## REQUIRED WORK
Check each line of the material that follows, and copy those holding the string "input".
ENTRIES SHOWN section start
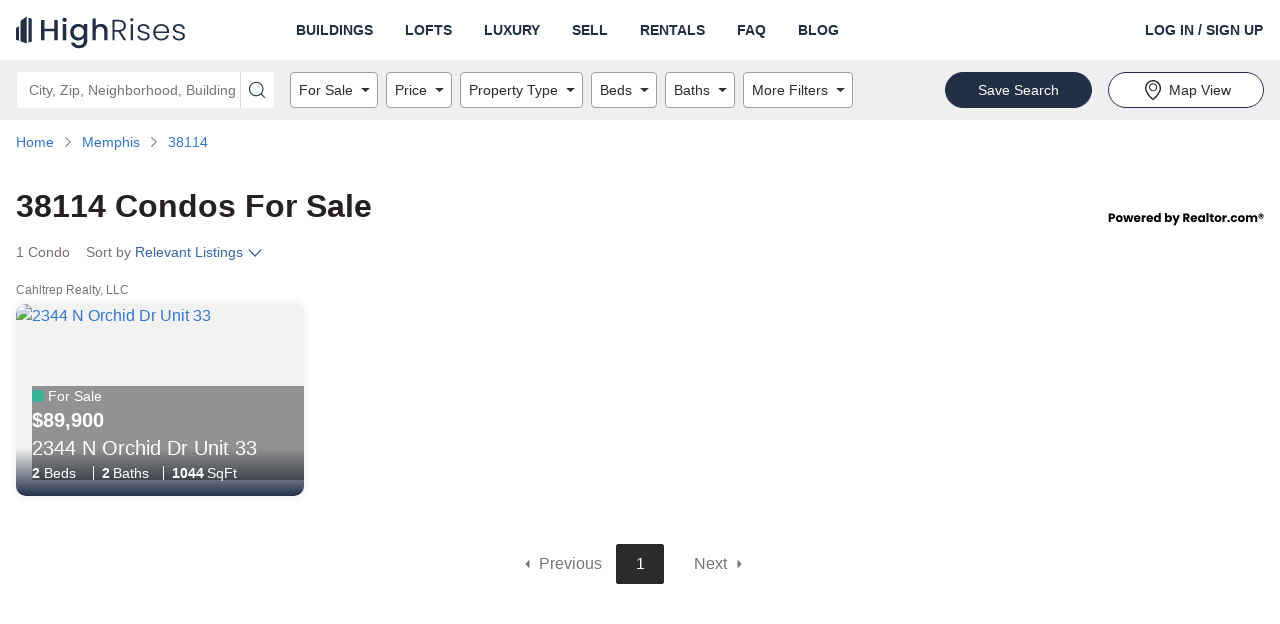

--- FILE ---
content_type: text/html; charset=utf-8
request_url: https://www.google.com/recaptcha/api2/aframe
body_size: 184
content:
<!DOCTYPE HTML><html><head><meta http-equiv="content-type" content="text/html; charset=UTF-8"></head><body><script nonce="JkcHlr3uUV4O6U70DCldoQ">/** Anti-fraud and anti-abuse applications only. See google.com/recaptcha */ try{var clients={'sodar':'https://pagead2.googlesyndication.com/pagead/sodar?'};window.addEventListener("message",function(a){try{if(a.source===window.parent){var b=JSON.parse(a.data);var c=clients[b['id']];if(c){var d=document.createElement('img');d.src=c+b['params']+'&rc='+(localStorage.getItem("rc::a")?sessionStorage.getItem("rc::b"):"");window.document.body.appendChild(d);sessionStorage.setItem("rc::e",parseInt(sessionStorage.getItem("rc::e")||0)+1);localStorage.setItem("rc::h",'1768792549845');}}}catch(b){}});window.parent.postMessage("_grecaptcha_ready", "*");}catch(b){}</script></body></html>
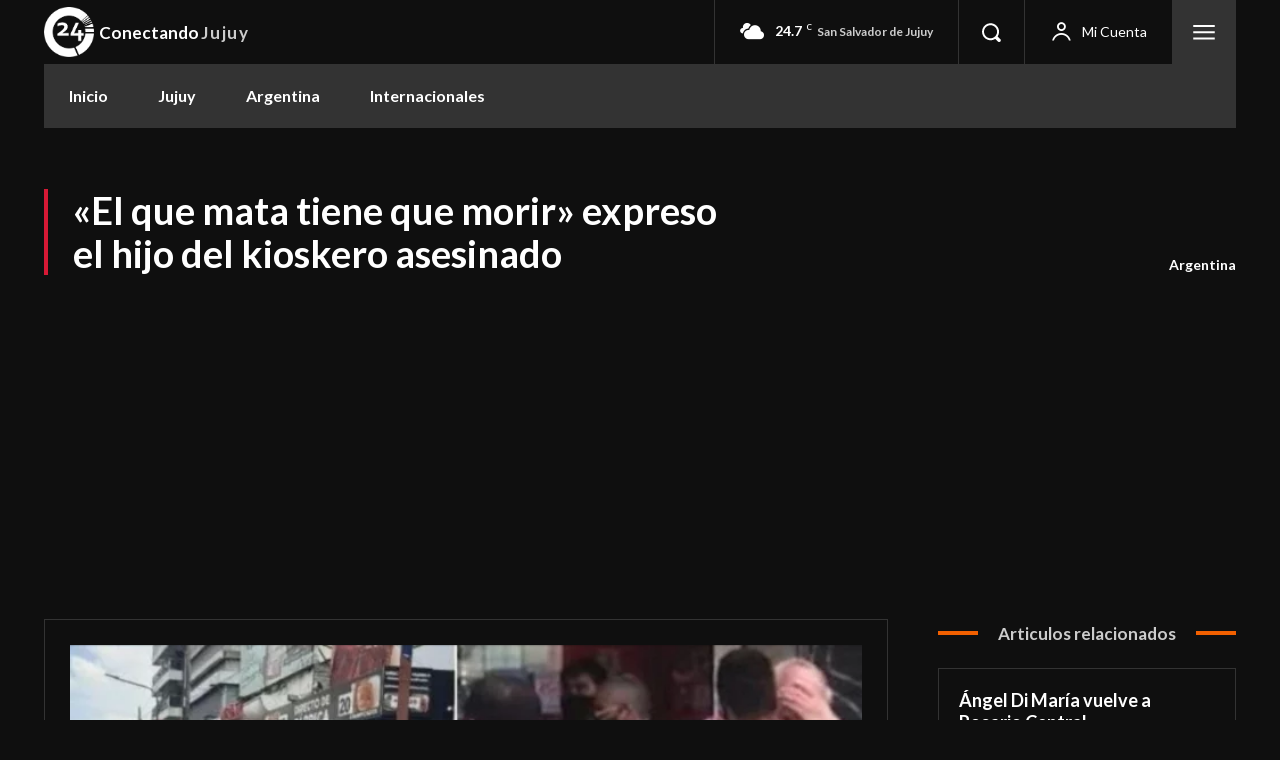

--- FILE ---
content_type: text/html; charset=utf-8
request_url: https://www.google.com/recaptcha/api2/aframe
body_size: 267
content:
<!DOCTYPE HTML><html><head><meta http-equiv="content-type" content="text/html; charset=UTF-8"></head><body><script nonce="7jscNpTYJwIvK_rx5awENQ">/** Anti-fraud and anti-abuse applications only. See google.com/recaptcha */ try{var clients={'sodar':'https://pagead2.googlesyndication.com/pagead/sodar?'};window.addEventListener("message",function(a){try{if(a.source===window.parent){var b=JSON.parse(a.data);var c=clients[b['id']];if(c){var d=document.createElement('img');d.src=c+b['params']+'&rc='+(localStorage.getItem("rc::a")?sessionStorage.getItem("rc::b"):"");window.document.body.appendChild(d);sessionStorage.setItem("rc::e",parseInt(sessionStorage.getItem("rc::e")||0)+1);localStorage.setItem("rc::h",'1769908927413');}}}catch(b){}});window.parent.postMessage("_grecaptcha_ready", "*");}catch(b){}</script></body></html>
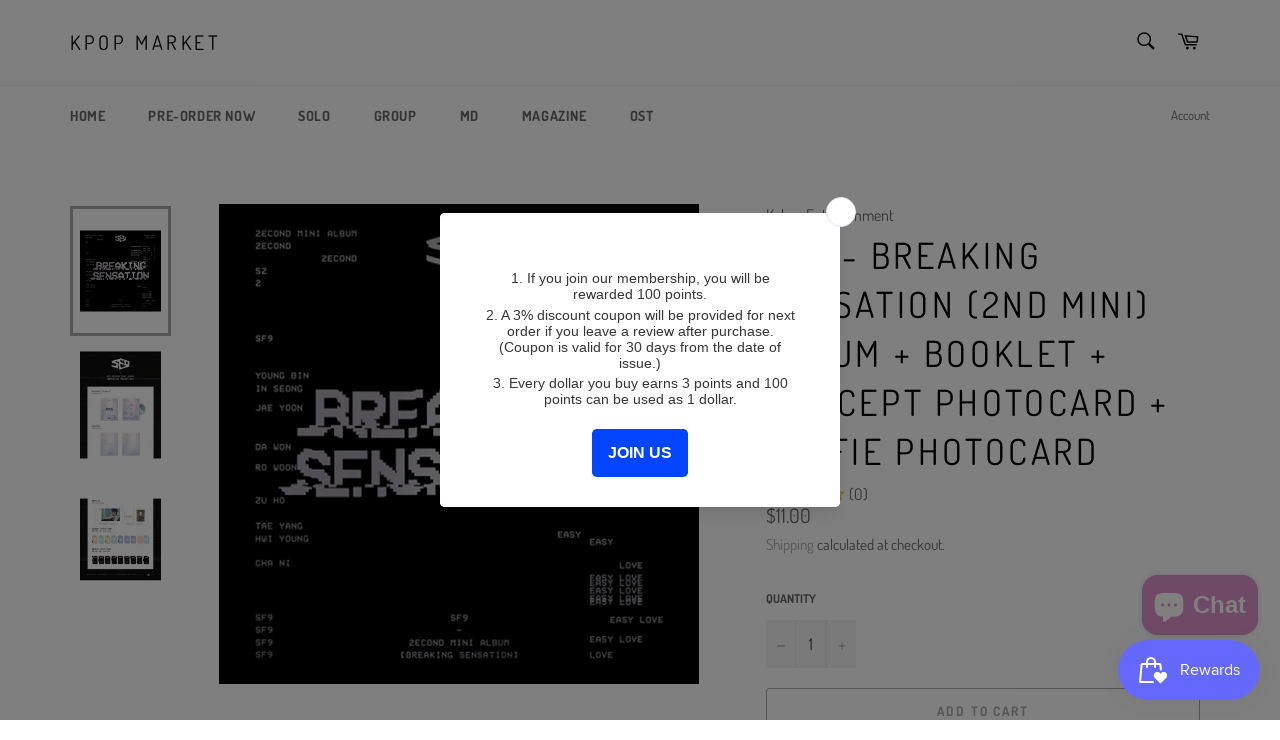

--- FILE ---
content_type: text/javascript
request_url: https://cdn.shopify.com/s/javascripts/currencies.js?v=0.4639537214203491
body_size: 861
content:
var Currency={rates:{USD:1,EUR:1.19771,GBP:1.38239,CAD:.738569,ARS:692251e-9,AUD:.703807,BRL:.19237,CLP:.00115863,CNY:.14395,CYP:.397899,CZK:.0492849,DKK:.160404,EEK:.0706676,HKD:.128173,HUF:.00314944,ISK:.00827138,INR:.010867,JMD:.00638179,JPY:.0065307,LVL:1.57329,LTL:.320236,MTL:.293496,MXN:.0582486,NZD:.606404,NOK:.104459,PLN:.284787,SGD:.792776,SKK:21.5517,SIT:175.439,ZAR:.0635874,KRW:699375e-9,SEK:.113394,CHF:1.30586,TWD:.0319648,UYU:.0264367,MYR:.255141,BSD:1,CRC:.00202031,RON:.235003,PHP:.0170097,AED:.272294,VEB:277361e-16,IDR:597381e-10,TRY:.0230294,THB:.0321373,TTD:.147399,ILS:.323131,SYP:.00902609,XCD:.369369,COP:272333e-9,RUB:.0130645,HRK:.158964,KZT:.00198005,TZS:392958e-9,XPT:2711.98,SAR:.266667,NIO:.0272021,LAK:464392e-10,OMR:2.5985,AMD:.00264641,CDF:435402e-9,KPW:.00111104,SPL:6,KES:.00775206,ZWD:.00276319,KHR:248768e-9,MVR:.0646847,GTQ:.130381,BZD:.497076,BYR:350873e-10,LYD:.159312,DZD:.00774064,BIF:337644e-9,GIP:1.38239,BOB:.144891,XOF:.0018259,STD:483189e-10,NGN:715236e-9,PGK:.233681,ERN:.0666667,MWK:576585e-9,CUP:.0417075,GMD:.0135823,CVE:.0108616,BTN:.010867,XAF:.0018259,UGX:281097e-9,MAD:.110578,MNT:280206e-9,LSL:.0635874,XAG:117.975,TOP:.420173,SHP:1.38239,RSD:.0102006,HTG:.00764093,MGA:224196e-9,MZN:.015663,FKP:1.38239,BWP:.0765043,HNL:.0379257,PYG:149111e-9,JEP:1.38239,EGP:.0213446,LBP:111493e-10,ANG:.555436,WST:.370423,TVD:.703807,GYD:.0047824,GGP:1.38239,NPR:.0067887,KMF:.00243453,IRR:920143e-12,XPD:2076.57,SRD:.0262424,TMM:571502e-10,SZL:.0635874,MOP:.12444,BMD:1,XPF:.0100368,ETB:.00643971,JOD:1.41044,MDL:.0595695,MRO:.00250523,YER:.00419471,BAM:.61238,AWG:.558659,PEN:.299004,VEF:277272e-13,SLL:436955e-10,KYD:1.20248,AOA:.0010895,TND:.352897,TJS:.10706,SCR:.0704158,LKR:.00323188,DJF:.00561956,GNF:114004e-9,VUV:.00836188,SDG:.00166673,IMP:1.38239,GEL:.371848,FJD:.455982,DOP:.0159026,XDR:1.38336,MUR:.0221411,MMK:47619e-8,LRD:.00540699,BBD:.5,ZMK:502501e-10,XAU:5518.95,VND:383641e-10,UAH:.0233411,TMT:.285751,IQD:763498e-9,BGN:.61238,KGS:.0114333,RWF:686658e-9,BHD:2.65957,UZS:825015e-10,PKR:.00357625,MKD:.0194035,AFN:.0153886,NAD:.0635874,BDT:.00818672,AZN:.588235,SOS:.0017589,QAR:.274725,PAB:1,CUC:1,SVC:.114286,SBD:.124456,ALL:.0123596,BND:.792776,KWD:3.26344,GHS:.0915835,ZMW:.0502501,XBT:86799.2,NTD:.0337206,BYN:.350873,CNH:.144061,MRU:.0250523,STN:.0483189,VES:.00277272,MXV:.50518,VED:.00277272,SLE:.0436955,XCG:.555436,SSP:218606e-9},convert:function(amount,from,to){return amount*this.rates[from]/this.rates[to]}};
//# sourceMappingURL=/s/javascripts/currencies.js.map?v=0.4639537214203491
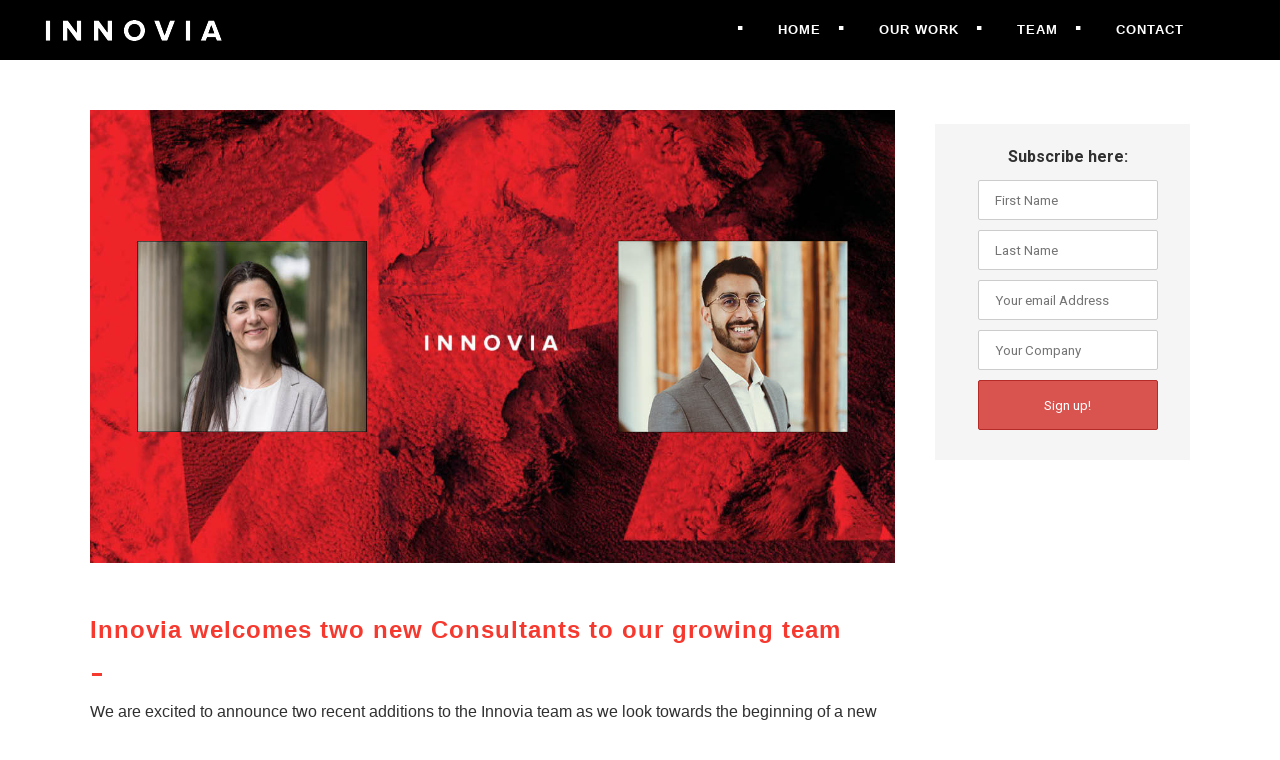

--- FILE ---
content_type: text/css
request_url: https://innoviapartners.com/wp-content/themes/bridge/css/custom_css.css?ver=1736789534
body_size: 1082
content:


/* ALL PAGES */
 @font-face {
 	font-family:"Melbourne";
 	src:url("http://innoviapartners.com/fonts/Melbourne_reg.eot?") format("eot"),
 	url("http://innoviapartners.com/fonts/Melbourne_reg.woff") format("woff"),
 	url("http://innoviapartners.com/fonts/Melbourne_reg.ttf") format("truetype"),
 	url("http://innoviapartners.com/fonts/Melbourne_reg.svg#Melbourne") format("svg");
 	font-weight:normal;
 	font-style:normal;}

/* Headings */


/* Proxima Nova Uppercase */

h4 {
	font-family: "proxima-nova",sans-serif; 
	font-size:1em; 
	font-weight: 700; 
	line-height:1.3em; 
	padding-bottom: 20px;
	text-transform: uppercase;
	letter-spacing: 3px;
}

p.melbourne_xl {
	font-family: "Melbourne",sans-serif; 
	font-size:5.7em; 
	line-height:1.1em; 
	padding-bottom: 25px;
}

p.melbourne_l {
	font-family: "Melbourne",sans-serif; 
	font-size:4.2em; 
	line-height:1.1em; 
	padding-bottom: 25px;
}

p.melbourne_m {
	font-family: "Melbourne",sans-serif; 
	font-size:3em; 
	line-height:1.25em; 
	padding-bottom: 15px;
}

p.melbourne_s {
	font-family: "Melbourne",sans-serif; 
	font-size:2.25em; 
	line-height:1.25em; 
	padding-bottom: 10px;
}

p.melbourne_caption {
	font-family: "Melbourne",sans-serif; 
	font-size:1.5em; 
	font-weight: 500; 
	line-height:1.25em;
	letter-spacing: 3px;
	padding-bottom: 10px;
}

p.melbourne_caption_m {
	font-family: "Melbourne",sans-serif; 
	font-size:1.95em; 
	font-weight: 700; 
	line-height:1.25em;
	letter-spacing: 3px;
	padding-bottom: 20px;
	padding-top: 20px;
}

p.proxima_l {
	font-family: "proxima-nova",sans-serif; 
	font-size:2.85em; 
	font-weight: 300; 
	line-height:1.3em; 
	padding-bottom: 15px;
	color: #000;}

p.proxima_m {
	font-family: "proxima-nova",sans-serif; 
	font-size:1.5em; 
	font-weight: 300; 
	line-height:1.3em; 
	padding-bottom: 15px;
}

p.proxima_s {
	font-family: "proxima-nova",sans-serif; 
	font-size:1.2em; 
	line-height:1.3em; 
	padding-bottom: 15px;
}


p {
    font-size: 16px;
}

.icon_social_holder {
    display: none;
}

.entry_title a {
    text-transform: none;
    letter-spacing: 0px;
}

.blog_holder.blog_single article h2 {
    color: #f6392f;
}


body {font-family: "proxima-nova",sans-serif;}

ul {
    line-height: 1.6em;
    list-style-position: outside;
    font-size: 18px;
    padding-bottom: 20px;
    padding-left:20px;
}

ol {
    font-size: 18px;
    padding-left: 20px;
    padding-bottom: 20px;
}

ol.li {
    padding-left: 10px;
}


a, p a {
    color: #f6392f;
}

p a:hover {
    text-decoration: underline;
}

p.footer-text {
    color: #ffffff;
    text-transform: uppercase;
    font-size: 1em;
    letter-spacing: 2px;
    font-weight: 700;
}

.indent {padding-right: 50px;}

.footer_bottom {
    padding-top: 50px;
    padding-bottom: 60px;
}

.logo-text {font-family: "proxima-nova", sans-serif;
	letter-spacing: 10px;
	font-weight: 700;
	padding-left: 3px;
	padding-right: 3px;}

.white {color: #ffffff;}
.red {color: #f6392f;}
.black {color: #000000;}

.italic {font-style: italic;}

.sm_spacer {padding-bottom: 50px;}

.q_icon_with_title .icon_with_title_link {
    display: inline-block;
    margin: 5px 0 0 0;
    font-weight: 600;
    font-size: 1.5em;
}

form#mc4wp-form-1 {
    background-color: #f5f5f5;
    padding: 20px 10px 20px 20px;
}

.mc4wp-form-theme-light button, .mc4wp-form-theme-light input[type=submit] {
    margin-top: 10px;
}

@media screen and (max-width: 500px) {
p.melbourne_xl {font-size: 2.8em;}
p.melbourne_l {font-size: 1.8em;}
p.melbourne_m {font-size: 1.2em;}
p {
    font-size: 16px;
    line-height: 22px;}
p.proxima_s {font-size: 0.7em;}
.omitted500 {display: none;}
.indent {display: block;}
.footer_bottom {
    text-align: left;
    padding-left: 20px;
}
p.footer-text {
    font-size: 0.8em;
    letter-spacing: 1px;
}
}

--- FILE ---
content_type: text/css
request_url: https://innoviapartners.com/wp-content/themes/bridge/style2.css?ver=10
body_size: 998
content:
/* BLOG ARCHIVE */
/* .archive .container_inner {margin-top:100px;} */
.archive .two_columns_75_25 {
    width: 100%;
    /* margin-top: 150px; */
}

/* BLOG PAGE */
.single-post .content {padding-top:50px;}

body, .wrapper, .content, .full_width, .overlapping_content .content > .container, .more_facts_holder, .comment_holder .comment #respond textarea, .comment_holder .comment #respond input[type='text'], .content .container {
    background-color: #fff;
}

/* BLOG POSTS */
.post_image_wrapper {
    width: 100%;
    max-width: 250px;
    display: inline-block;
	/* height: 100%; */
    min-height: 145px;
	/* background:#eee */
}
.blog_holder article .post_text h2 .date {display:none}
.entry_title a {color:#f6392f}
.entry_title a:hover {color:#f6392f;text-decoration:underline}
.post_text_inner .post_info {
    border-bottom: 3px solid #f6392f;
     width: 10px !important;
    overflow: hidden;
    height: 1px;
    margin: 15px 2px !important;
}
.blog_holder.blog_small_image article .post_image {width:100%;box-sizing:border-box;}
.blog_holder.blog_small_image article .post_text {
    max-width: 500px;
    width: 100%;
    vertical-align: top;
    display: inline-block;
    box-sizing: border-box;
	float:none;
}
.blog_holder.blog_small_image article .post_text .post_text_inner {padding:15px 15px 15px 25px;}
.blog_holder .post_more {display:none}
.blog_holder article {
	border-bottom: 1px solid #ccc;
    padding-bottom: 30px;
}




/* SIDE BAR CATEGORIES */
/* div#categories-2 { */
 div.widget_categories  { 
    background: #f5f5f5;
    padding: 30px;
}
.widget_categories > h5 {display:none}
aside .widget a {
	color:#f6392f;
	font-weight:bold;
	text-transform: uppercase;
	    font-size: 12px;
}


/*aside .widget .children .cat-item { padding:0px;} */
aside .widget.posts_holder li {padding:0px !important;}
.widget_categories >ul>li {margin-bottom:20px !important}
.cat-item { padding:0px;margin:0px !important;}

aside .widget .children a {
	color:#000;
	font-weight:normal;
	text-transform: uppercase;
}


.icon-plus-squared:before {content: '+';}
.icon-minus-squared:before {content: '-';}
.icon-plus-squared:before, .icon-minus-squared:before 
{
    font-size: 16px;
    position: relative;
    top: 2px;
    background: #f6392f;
    padding: 2px 0px 0px 0px;
    color: #fff;
	margin-right:5px;;
}
i.collapscatlist-nothing.icon-nothing-squared {
    margin-right: 5px;
}

.cat-item-5>i.collapscatlist-nothing.icon-nothing-squared {
    font-size: 14px;
    position: relative;
    top: 2px;
    background: rgba(0,0,0,0.05);
    color: #fff;
    margin-right: 5px;
    padding: 1px 0px;
}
ENTRIES SHOWN section end
## REPLY TO THE EXERCISE
.mc4wp-form-theme-light button, .mc4wp-form-theme-light input[type=submit] {
body, .wrapper, .content, .full_width, .overlapping_content .content > .container, .more_facts_holder, .comment_holder .comment #respond textarea, .comment_holder .comment #respond input[type='text'], .content .container {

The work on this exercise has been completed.